* _STATED PROBLEM_
Only the lines from the line holding "Which object among" through the final line of the entries below are to be returned, exactly as they stand.
## begin MATERIAL FOR THIS TASK
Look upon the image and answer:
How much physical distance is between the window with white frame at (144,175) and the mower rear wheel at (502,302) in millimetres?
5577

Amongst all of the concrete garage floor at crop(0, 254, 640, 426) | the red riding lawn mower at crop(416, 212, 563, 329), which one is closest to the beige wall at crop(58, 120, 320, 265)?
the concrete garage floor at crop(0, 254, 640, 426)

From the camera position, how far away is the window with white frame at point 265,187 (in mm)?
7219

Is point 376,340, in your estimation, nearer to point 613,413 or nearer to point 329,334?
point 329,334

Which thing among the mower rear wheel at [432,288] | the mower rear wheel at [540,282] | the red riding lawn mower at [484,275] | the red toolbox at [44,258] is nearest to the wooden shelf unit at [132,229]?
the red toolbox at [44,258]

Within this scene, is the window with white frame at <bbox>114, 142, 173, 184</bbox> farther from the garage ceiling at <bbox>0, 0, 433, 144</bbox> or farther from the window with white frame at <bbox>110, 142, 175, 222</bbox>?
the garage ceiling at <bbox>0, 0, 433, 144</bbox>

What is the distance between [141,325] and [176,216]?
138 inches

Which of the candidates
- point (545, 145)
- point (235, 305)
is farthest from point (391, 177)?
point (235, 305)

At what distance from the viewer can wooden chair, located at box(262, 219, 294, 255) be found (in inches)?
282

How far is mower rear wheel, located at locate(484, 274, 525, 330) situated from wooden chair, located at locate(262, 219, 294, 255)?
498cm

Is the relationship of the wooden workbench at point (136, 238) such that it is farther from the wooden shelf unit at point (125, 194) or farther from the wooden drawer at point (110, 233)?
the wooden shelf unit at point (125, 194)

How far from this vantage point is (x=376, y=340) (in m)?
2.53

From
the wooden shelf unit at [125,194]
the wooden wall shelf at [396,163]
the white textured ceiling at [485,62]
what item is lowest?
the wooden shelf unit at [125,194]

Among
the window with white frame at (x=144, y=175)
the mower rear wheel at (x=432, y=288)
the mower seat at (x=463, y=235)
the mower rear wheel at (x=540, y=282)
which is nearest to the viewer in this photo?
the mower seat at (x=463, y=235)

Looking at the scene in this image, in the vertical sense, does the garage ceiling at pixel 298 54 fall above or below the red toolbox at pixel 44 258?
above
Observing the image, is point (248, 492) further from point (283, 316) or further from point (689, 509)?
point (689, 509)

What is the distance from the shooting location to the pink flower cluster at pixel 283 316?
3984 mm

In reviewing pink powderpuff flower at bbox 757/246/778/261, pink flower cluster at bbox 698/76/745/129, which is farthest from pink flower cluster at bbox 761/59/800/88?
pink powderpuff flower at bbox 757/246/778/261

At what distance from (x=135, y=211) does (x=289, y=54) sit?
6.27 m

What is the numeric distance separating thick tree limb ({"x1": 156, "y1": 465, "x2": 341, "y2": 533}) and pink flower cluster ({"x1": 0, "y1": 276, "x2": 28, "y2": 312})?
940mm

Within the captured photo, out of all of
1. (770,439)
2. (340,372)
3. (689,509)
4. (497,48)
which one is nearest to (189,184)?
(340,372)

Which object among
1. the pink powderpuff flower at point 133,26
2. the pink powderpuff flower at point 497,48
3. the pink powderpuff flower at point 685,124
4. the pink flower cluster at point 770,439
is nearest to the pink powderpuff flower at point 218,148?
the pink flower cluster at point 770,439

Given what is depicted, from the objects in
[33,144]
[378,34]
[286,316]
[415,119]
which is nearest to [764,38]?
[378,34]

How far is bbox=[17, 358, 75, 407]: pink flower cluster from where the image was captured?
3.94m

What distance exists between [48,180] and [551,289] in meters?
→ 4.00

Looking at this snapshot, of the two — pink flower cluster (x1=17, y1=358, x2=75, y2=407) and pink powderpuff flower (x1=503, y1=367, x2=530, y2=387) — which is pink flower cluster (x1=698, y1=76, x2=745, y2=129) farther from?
## end MATERIAL FOR THIS TASK
* _PROBLEM SOLUTION_
Which object among
1. the pink powderpuff flower at point 133,26
2. the pink powderpuff flower at point 497,48
3. the pink powderpuff flower at point 685,124
4. the pink flower cluster at point 770,439
is nearest to the pink powderpuff flower at point 218,148?
the pink flower cluster at point 770,439

Given what is depicted, from the objects in
[33,144]
[378,34]
[286,316]
[415,119]
which is nearest to [764,38]?
[378,34]

How far is bbox=[17, 358, 75, 407]: pink flower cluster from where the image was captured?
3.94m

What distance exists between [48,180] and [551,289] in meters?
→ 4.00

Looking at this snapshot, of the two — pink flower cluster (x1=17, y1=358, x2=75, y2=407) and pink powderpuff flower (x1=503, y1=367, x2=530, y2=387) — which is pink flower cluster (x1=698, y1=76, x2=745, y2=129) farther from?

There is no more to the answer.